To do
Please state who A/B tests are run on, according to the text on building AI products.

Text section
——————

Another metric for model evaluation is the F1 score which combines Recall and precision. The formula for F1 score is (2 * precision * recall)/(precision + recall)
.
Once an AI product or feature has been developed, it needs to be tested against defined business metrics. These metrics are formulated from the business cases stated earlier. The product metrics must be specific and measurable. Examples of good metrics are:
- Increase user acquisition by 10% month on month
- Reduce operating expenditure in customer service by 30%
- Improve the NPS score by 40%
Business metrics should be measured before and after deploying a model. A way to ascertain the impact of an ML system on a product is to conduct A/B tests. These tests are run on sampled live users. A competing portion (new model or process) is put in a test with an existing portion. The winner after evaluation against set metrics is used as the final version in production.
Like every other product, multiple factors are considered to ensure that multiple strategic intents defined by all stakeholders are met. Also, product development efforts must align with the high-level product vision.
In developing ML-powered products, the data is largely considered when building for the long term. The following questions come to mind:
How will the data change over time? What is the cost of acquiring the data? Does running the model in the long term align with the product vision or multiple changes have to occur at certain stages in the life of the product? What does the roadmap for the AI solutions look like?
These and all other product management questions have to be answered and all should be within the frame of the product vision.
Building out successful products requires a strong feedback loop from the customer and the business, informing the product. There should be adequate mechanisms in place to ensure this feedback is incorporated in every step of an AI product iteration. From data annotation, model training, and testing to model iteration for performance.
Human in the loop (HITL) is normally introduced in ML systems to serve as feedback mechanisms where an ML system is deficient. The data from the human is used in further training the ML system for improved performance.
Lastly, like I would say, “there is no one defined route/blueprint to building and shipping every product”, however, certain entities are common in all products. Pick out the ‘useful commons’, hone your process, track performance, and ship better!
Here’s to becoming better.
William.

——————

Dataset excerpt
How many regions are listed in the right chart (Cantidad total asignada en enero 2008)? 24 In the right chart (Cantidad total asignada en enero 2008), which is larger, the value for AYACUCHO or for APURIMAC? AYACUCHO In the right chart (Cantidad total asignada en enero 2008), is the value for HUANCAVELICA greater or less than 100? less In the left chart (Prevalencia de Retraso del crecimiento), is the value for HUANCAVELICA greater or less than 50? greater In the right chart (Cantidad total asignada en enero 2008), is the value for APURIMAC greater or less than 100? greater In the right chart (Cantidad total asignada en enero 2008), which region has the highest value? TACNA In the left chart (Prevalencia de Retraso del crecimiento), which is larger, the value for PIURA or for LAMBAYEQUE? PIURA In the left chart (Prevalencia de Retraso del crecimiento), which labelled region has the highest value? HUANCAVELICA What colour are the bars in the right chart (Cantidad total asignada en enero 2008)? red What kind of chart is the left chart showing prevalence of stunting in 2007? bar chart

——————

Response to the task
Sampled live users.